The foundation stone was laid by Horatio Nelson, the 3rd Earl Nelson, on 27 September 1894, and the completed church was consecrated by the Bishop of Salisbury, the Right Rev. John Wordsworth, on 1 February 1896. It cost £2,200 to build.

The church used a harmonium until funds could be raised for an organ. It was made by Messrs. Conacher and Co of Huddersfield for £185, and dedicated by the Bishop of Salisbury on 19 December 1900. The church had no pulpit until 1901, when an anonymous donor enabled the construction of one by Messrs. Jones and Willis of London. The oak pulpit was dedicated on 30 June 1901.

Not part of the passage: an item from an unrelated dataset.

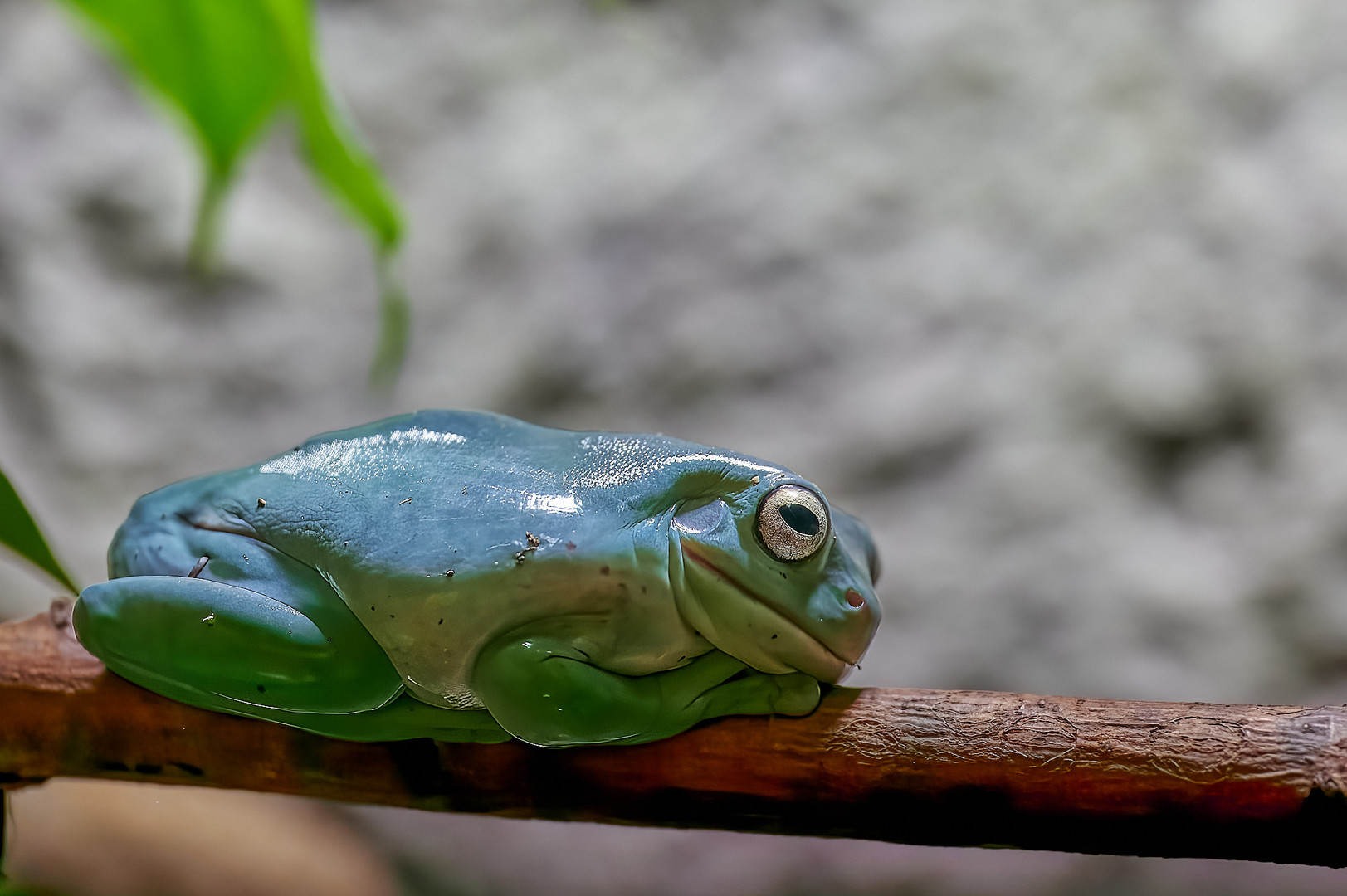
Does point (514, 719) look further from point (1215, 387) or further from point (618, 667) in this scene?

==Architecture and fittings==
The Church of St Birinus is built of local red brick, with a tiled roof, and dressings in Bath stone. Designed for 160 persons, it is made up of a nave, chancel, organ chamber and west baptistery, the latter having a north vestry and south porch. There is a west tower with a louvred bellcote containing one bell. A hipped gablet above one of the buttresses contains a statue of St Birinus, which was modelled in clay by Miss. A. M. Palmer.

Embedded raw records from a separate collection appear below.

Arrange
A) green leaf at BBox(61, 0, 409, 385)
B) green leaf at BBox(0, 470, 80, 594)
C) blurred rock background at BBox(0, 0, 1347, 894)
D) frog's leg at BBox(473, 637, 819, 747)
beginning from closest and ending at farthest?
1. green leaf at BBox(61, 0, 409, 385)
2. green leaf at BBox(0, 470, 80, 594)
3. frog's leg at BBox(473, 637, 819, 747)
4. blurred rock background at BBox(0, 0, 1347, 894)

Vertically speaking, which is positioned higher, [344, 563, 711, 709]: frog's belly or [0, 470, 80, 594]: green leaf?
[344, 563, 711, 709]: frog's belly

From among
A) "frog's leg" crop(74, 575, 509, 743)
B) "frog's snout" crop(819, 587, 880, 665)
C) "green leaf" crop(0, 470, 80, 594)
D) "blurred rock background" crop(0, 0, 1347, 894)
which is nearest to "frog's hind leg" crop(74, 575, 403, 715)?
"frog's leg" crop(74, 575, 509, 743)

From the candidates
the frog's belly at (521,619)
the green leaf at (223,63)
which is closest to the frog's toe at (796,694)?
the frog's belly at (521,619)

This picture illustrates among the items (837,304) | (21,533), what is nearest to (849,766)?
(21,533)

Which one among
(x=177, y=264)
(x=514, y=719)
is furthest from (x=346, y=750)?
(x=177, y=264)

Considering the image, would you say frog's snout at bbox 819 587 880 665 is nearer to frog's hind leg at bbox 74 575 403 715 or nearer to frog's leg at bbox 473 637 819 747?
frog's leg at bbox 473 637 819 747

The five-light east window by Heaton, Butler and Bayne (1895) is described as "fine Arts and Crafts" by Historic England, and contains three sections originally installed in the school chapel by Mrs. Ferryman in memory of her husband. The west end of the baptistery and the vestry have mullioned windows of oak. The floor of the nave, baptistery and vestry is paved with wood block, and the chancel and porch with tiles. The original font is of Bath stone and has an oak cover.

== Parish ==
An ecclesiastical district was created for the church in 1915, from parts of Downton and Redlynch parishes. The benefice was united with that of St Mary's, Redlynch in 1968, and today the parish is one of six served by the Forest & Avon Team Ministry.